**Document extract**
+-------+
The standard model is the name given in the 1970s to a theory of fundamental particles and how they interact. It incorporated all that was known about subatomic particles at the time and predicted the existence of additional particles as well.
There are seventeen named particles in the standard model, organized into the chart shown below. The last particles discovered were the W and Z bosons in 1983, the top quark in 1995, the tau neutrino in 2000, and the higgs boson in 2012.
Fundamental particles are either the building blocks of matter, called fermions, or the carriers of forces, called bosons. There are twelve named fermions and five named bosons in the standard model.
Fermions obey a statistical rule described by Enrico Fermi (1901-1954) of Italy, P.A.M. Dirac (1902-1984) of England, and Wolfgang Pauli (1900-1958) of Austria called the exclusion principle. Simply stated, fermions cannot occupy the same place at the same time. (More formally, no two fermions may be described by the same quantum numbers.) Leptons and quarks are fermions, but so are things made from them like protons, neutrons, atoms, molecules, people, and walls. This agrees with our macroscopic observations of matter in everyday life. People cannot walk through walls unless the wall gets out of the way.
Bosons, in contrast, are have no problem occupying the same place at the same time. (More formally, two or more bosons may be described by the same quantum numbers.) The statistical rules that bosons obey were first described by Satyendra Bose (1894-1974) of India and Albert Einstein (1879-1955) of Germany. Gluons, photons, and the W, Z and higgs are all bosons. As the particles that make up light and other forms of electromagnetic radiation, photons are the bosons we have the most direct experience with. In our everyday experience, we never see beams of light crash into one another. Photons are like phantoms. One may pass through the other with no effect.
+-------+
Dataset rows:
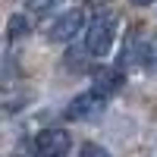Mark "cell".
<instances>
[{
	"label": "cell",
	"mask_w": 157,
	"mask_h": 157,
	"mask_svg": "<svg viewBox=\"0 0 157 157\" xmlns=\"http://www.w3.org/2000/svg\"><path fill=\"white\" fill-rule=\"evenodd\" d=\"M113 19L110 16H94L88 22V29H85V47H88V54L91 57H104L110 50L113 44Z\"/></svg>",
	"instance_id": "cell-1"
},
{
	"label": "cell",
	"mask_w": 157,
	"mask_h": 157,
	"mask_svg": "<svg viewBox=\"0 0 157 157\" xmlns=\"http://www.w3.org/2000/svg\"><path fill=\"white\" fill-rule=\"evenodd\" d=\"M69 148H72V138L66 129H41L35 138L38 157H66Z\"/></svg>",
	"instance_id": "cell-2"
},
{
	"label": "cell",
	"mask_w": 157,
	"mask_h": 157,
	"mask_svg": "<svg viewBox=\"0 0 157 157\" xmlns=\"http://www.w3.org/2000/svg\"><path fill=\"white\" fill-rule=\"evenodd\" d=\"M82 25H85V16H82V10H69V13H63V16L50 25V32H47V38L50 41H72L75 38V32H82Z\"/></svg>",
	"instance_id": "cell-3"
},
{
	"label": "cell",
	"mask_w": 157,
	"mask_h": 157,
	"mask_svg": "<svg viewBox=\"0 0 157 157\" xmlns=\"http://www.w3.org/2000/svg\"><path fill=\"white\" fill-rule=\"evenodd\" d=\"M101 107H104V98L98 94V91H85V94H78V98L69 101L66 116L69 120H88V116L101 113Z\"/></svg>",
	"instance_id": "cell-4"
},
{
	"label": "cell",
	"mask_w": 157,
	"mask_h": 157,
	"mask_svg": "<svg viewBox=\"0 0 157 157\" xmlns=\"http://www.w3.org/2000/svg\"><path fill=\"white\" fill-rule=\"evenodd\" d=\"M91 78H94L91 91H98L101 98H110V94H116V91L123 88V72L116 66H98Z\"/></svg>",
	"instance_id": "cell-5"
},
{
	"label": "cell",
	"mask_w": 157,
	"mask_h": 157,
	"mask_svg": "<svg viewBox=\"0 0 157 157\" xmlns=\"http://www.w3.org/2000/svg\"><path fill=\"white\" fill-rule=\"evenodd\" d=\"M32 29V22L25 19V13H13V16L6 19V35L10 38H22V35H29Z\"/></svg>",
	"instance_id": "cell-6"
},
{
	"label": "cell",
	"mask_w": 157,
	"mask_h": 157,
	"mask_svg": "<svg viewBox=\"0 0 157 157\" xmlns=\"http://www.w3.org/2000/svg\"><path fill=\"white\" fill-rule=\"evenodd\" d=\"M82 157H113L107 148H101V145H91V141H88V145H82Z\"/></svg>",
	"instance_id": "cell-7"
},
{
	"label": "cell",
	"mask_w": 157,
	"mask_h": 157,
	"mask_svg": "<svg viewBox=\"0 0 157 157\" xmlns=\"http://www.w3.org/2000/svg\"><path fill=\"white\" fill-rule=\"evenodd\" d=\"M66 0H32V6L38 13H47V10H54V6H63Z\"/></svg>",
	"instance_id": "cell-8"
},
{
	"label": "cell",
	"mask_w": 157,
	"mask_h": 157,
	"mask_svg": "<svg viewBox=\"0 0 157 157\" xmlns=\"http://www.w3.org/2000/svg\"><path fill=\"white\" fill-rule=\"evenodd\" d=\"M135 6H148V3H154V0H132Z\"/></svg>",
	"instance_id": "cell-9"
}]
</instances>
+-------+
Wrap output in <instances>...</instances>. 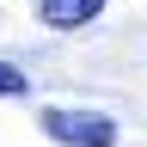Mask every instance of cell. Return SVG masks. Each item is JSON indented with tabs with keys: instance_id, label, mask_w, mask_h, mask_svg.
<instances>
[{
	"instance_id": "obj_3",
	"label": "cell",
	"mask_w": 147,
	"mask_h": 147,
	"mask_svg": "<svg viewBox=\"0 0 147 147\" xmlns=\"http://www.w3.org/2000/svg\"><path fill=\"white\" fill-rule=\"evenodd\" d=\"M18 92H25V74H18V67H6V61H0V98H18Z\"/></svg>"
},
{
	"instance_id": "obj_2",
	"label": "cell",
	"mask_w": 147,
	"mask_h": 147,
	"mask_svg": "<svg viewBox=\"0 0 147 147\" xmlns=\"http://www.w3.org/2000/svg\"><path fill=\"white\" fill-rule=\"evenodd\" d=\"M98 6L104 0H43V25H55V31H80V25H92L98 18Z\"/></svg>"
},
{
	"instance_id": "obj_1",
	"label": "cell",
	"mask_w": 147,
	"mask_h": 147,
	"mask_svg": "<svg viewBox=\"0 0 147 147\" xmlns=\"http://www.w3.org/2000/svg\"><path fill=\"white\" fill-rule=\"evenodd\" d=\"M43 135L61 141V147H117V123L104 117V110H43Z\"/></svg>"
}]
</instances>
+-------+
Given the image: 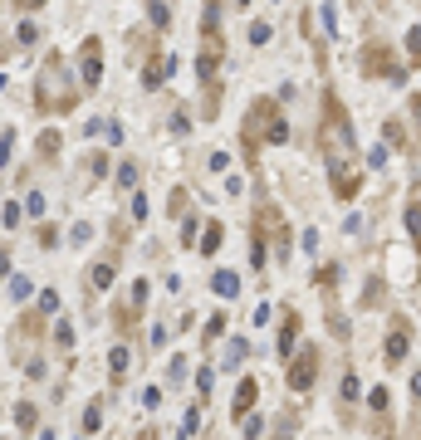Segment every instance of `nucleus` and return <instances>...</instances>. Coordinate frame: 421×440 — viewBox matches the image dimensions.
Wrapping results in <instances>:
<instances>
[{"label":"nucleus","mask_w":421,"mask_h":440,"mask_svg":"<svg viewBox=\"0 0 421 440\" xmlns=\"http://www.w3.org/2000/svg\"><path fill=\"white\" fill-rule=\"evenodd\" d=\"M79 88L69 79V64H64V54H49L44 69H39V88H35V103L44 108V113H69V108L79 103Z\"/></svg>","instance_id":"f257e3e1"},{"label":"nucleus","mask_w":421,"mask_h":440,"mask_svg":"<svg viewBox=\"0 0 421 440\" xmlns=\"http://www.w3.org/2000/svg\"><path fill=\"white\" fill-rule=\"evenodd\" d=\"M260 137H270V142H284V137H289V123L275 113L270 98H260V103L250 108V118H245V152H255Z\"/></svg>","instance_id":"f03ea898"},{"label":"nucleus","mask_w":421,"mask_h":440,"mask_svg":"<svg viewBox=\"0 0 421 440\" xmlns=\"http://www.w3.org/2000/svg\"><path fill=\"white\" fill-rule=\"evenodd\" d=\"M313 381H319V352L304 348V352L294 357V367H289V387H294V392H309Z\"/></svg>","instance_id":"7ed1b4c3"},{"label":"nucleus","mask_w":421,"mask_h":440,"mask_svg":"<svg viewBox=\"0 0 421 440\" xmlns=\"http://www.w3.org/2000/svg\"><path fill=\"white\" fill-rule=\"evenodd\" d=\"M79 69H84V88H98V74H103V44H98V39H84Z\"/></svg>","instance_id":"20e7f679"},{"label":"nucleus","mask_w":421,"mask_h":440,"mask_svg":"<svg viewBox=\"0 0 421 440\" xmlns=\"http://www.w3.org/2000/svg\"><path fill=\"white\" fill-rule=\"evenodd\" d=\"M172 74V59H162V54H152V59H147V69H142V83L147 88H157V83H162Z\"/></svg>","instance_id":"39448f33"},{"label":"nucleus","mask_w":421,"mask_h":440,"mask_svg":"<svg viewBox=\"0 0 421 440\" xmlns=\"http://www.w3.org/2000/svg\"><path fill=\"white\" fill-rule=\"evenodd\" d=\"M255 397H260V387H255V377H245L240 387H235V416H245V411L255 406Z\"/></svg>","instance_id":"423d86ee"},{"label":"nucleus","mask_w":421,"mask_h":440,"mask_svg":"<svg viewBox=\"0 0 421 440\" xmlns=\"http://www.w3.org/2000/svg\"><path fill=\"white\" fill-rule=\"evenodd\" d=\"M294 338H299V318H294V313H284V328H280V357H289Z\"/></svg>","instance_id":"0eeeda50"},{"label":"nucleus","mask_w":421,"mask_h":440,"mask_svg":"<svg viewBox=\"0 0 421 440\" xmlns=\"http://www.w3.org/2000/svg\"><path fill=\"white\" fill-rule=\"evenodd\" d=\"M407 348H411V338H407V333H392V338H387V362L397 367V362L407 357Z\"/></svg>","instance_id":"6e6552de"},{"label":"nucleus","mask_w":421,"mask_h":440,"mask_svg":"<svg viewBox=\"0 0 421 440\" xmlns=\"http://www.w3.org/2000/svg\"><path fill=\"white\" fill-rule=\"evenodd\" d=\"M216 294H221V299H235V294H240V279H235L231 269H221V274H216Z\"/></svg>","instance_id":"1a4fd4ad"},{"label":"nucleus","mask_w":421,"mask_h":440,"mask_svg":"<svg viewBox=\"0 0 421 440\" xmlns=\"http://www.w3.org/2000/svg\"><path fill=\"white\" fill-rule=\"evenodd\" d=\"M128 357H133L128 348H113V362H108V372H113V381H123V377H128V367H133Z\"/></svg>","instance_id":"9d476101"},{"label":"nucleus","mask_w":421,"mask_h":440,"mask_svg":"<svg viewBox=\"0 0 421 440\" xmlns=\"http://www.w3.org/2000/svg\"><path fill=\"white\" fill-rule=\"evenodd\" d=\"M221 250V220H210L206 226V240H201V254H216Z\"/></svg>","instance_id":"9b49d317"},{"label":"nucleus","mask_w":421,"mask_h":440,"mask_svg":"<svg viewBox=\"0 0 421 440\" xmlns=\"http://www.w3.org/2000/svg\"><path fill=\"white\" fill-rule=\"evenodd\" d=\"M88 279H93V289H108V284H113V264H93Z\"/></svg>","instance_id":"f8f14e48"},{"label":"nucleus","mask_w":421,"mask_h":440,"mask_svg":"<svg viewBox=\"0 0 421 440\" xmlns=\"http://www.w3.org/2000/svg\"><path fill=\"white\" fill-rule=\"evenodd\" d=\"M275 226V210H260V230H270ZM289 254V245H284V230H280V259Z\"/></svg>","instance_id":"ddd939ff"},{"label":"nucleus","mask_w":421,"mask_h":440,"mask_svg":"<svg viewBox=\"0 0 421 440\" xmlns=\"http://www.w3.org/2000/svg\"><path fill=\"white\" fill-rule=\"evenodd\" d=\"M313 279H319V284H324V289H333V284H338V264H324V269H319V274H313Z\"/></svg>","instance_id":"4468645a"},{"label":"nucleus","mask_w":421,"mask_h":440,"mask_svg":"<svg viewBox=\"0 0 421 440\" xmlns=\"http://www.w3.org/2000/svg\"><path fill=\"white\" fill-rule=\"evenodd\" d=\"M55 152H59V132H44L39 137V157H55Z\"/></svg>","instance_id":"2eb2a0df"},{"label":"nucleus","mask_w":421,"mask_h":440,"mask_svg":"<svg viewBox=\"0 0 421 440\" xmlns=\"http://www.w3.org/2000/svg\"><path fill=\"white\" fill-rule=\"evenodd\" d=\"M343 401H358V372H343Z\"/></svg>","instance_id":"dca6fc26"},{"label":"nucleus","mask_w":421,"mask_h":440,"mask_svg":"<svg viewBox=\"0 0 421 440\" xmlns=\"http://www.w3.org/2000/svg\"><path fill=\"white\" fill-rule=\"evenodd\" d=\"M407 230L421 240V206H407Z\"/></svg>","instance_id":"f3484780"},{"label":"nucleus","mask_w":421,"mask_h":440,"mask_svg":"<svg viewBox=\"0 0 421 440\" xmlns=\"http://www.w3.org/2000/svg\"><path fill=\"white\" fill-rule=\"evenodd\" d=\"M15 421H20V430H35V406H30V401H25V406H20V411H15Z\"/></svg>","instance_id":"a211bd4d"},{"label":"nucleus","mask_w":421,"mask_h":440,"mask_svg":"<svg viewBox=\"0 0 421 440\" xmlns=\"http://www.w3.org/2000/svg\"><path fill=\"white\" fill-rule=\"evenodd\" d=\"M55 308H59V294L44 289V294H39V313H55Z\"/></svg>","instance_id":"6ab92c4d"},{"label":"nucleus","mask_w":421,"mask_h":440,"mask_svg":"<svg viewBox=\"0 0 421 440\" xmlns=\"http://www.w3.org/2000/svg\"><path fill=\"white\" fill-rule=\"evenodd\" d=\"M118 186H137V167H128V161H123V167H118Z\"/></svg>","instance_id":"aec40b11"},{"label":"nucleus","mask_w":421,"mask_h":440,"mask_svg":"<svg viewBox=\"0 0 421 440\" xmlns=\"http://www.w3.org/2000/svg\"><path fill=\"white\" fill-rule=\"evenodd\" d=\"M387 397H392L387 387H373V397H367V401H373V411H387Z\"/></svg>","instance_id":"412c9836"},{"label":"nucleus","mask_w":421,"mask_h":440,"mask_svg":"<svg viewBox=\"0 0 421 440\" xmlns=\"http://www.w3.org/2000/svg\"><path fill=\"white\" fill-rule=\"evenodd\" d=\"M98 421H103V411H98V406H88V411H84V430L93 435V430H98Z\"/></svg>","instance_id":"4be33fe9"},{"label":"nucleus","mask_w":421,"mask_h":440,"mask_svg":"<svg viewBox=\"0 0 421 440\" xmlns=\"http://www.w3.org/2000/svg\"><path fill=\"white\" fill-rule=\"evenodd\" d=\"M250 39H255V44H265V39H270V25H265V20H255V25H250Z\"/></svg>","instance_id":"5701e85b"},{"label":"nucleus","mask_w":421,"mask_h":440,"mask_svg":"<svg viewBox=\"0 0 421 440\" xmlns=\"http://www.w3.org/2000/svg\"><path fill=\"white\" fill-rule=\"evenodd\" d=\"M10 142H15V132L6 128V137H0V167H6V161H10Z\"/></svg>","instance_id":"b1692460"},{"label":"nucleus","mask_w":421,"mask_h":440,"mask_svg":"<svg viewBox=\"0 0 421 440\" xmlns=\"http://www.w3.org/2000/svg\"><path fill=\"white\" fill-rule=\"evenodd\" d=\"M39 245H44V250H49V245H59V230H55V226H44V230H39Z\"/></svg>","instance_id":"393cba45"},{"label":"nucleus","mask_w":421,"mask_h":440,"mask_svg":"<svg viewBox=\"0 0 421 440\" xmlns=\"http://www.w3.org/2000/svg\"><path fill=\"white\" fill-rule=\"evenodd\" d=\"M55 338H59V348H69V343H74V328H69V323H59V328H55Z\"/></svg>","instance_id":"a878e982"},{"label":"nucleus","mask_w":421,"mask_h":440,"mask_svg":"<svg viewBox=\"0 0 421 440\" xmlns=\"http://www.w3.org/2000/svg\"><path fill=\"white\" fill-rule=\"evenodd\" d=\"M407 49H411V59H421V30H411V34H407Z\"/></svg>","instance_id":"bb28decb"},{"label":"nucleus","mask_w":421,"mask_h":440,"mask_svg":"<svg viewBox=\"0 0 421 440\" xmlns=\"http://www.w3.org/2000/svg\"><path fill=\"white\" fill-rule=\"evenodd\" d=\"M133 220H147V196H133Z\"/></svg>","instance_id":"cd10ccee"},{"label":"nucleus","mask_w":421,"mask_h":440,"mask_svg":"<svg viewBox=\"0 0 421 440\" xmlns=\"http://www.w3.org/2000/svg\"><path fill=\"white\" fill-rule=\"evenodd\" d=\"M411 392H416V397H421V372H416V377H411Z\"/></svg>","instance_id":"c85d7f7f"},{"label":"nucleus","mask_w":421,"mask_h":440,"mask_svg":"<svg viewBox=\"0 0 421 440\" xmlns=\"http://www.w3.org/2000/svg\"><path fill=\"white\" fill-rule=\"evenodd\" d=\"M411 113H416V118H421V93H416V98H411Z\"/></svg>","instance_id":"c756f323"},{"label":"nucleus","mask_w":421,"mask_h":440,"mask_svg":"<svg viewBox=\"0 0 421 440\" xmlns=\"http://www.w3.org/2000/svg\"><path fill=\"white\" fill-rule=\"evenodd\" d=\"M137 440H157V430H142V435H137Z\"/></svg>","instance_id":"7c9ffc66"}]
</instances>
+-------+
**Objective 1**
Translate this sentence from the standard model passage into Spanish: "Fundamental particles are either the building blocks of matter, called fermions, or the carriers of forces, called bosons."
**Objective 2**
Go on with the standard model passage from where it stops.

**Task answer 1**
Las partículas fundamentales son o bien los componentes básicos de la materia, llamados fermiones, o bien los portadores de las fuerzas, llamados bosones.

**Task answer 2**
Fermions are divided into two groups of six: those that must bind together are called quarks and those that can exist independently are called leptons.
The word "quark" originally appeared in a single line of the the novel Finnegans Wake written by the Irish author James Joyce (1882–1941). The protagonist of the book is a publican named Humphrey Chimpden Earwicker who dreams that he is serving beer to a drunken seagull (no joke). Instead of asking for "three quarts for Mister Mark" the inebriated bird says "three quarks for Muster Mark". Since the pre-standard model theory was complete with only three quarks, the name made some sense. The full standard model today needs six quarks. That hasn't made the word any less fun to say. Quark!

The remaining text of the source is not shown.